Importing my car to France!

Durante mucho tiempo, cada 8 semanas, hice el viaje de ida y vuelta de unos 1.630 km en coche hasta nuestra casa en el Reino Unido, en parte para que mi seguro siguiera teniendo validez y en parte para abastecerme de tallarines de pollo, marmite y mantequilla de cacahuete y ‘llenar nuestra bodega o, mejor dicho, botellero.

Mi viejo y obediente Cerdito Kangoo, que cumplirá 14 este año, estaba valorado en 2.000£ como mucho e importarlo a Francia me hubiera costado unas 1.500£ o eso creía yo. Pero después de pasarme varios meses mirando coches de segunda mano carísimos, me di cuenta de que, a pesar del coste,  y ‘le dossier’ (la solicitud) que hace que una hipoteca parezca una tontería, tendría que coger el toro por los cuernos y el Cerdito tendría que convertirse en Cochonnet.

Voy a ahorrarles los detalles sobre el proceso de solicitud, pero lo conseguí por el elevado coste de 100 euros (¡¡porque era tan viejo!!) y el día que conseguí mi matrícula francesa fue memorable. ¡Nunca me he sentido tan francesa! Y la felicidad de que me adelantaran o me rozaran la parte trasera del coche la gente local fue una liberación.

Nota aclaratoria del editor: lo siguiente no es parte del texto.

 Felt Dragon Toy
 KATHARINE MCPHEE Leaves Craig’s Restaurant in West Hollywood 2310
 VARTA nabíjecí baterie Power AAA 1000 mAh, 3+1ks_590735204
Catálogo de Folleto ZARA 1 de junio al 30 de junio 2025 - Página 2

Ayer lo llevé a su primera ITV. Llegué al taller con tiempo de sobra. La señora me pidió permiso de circulación. Le expliqué que todavía no lo tenía y que solo tenía un papel temporal. Apunto a la fecha de expiración, en la que yo no me había fijado.  No tenía los documentos en regla… Debía ir al ayuntamiento cuanto antes.

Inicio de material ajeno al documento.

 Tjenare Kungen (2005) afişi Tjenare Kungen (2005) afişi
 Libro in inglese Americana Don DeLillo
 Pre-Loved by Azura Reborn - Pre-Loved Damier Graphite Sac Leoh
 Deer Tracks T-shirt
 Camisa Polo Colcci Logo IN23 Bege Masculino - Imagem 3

Milagrosamente estaba abierto. Le expliqué la situación al joven del mostrador. Sigo esperando a recibir mi permiso de circulación, le expliqué. ¡Qué raro! comentó. Parece que usted ha firmado su recepción hace varios meses. ‘Le aseguro que nunca he recibido la tarjeta gris del permiso de circulación, insistí. ‘Tendremos que investigarlo. Puede que nos lleve varios meses y mientras tanto…’ La amenaza de quedarme sin coche me hizo recordar algo. ¿Podría enseñarme cómo es?, le pedí. Llamó al cliente de al lado y él sacó un trozo de papel (no tarjeta) color crema (no gris) con una cuadrado gris brillante. Me vino a la cabeza la clara imagen de haber abierto una carta y haber visto ese mismo documento. ‘Me disculpe profusamente, me puse roja, (¡me parece que uso esta expresión muy a menudo!) y me fui corriendo.

Sigo teniendo el volante a la derecha por lo que algunos giros son un poco complicados y ‘los peajes una pesadilla cuando estoy sola pero, después de todo, estoy feliz como una perdiz dando una vuelta a la velocidad límite y sintiéndome con todo el derecho. ¡Viva mi Cerdito!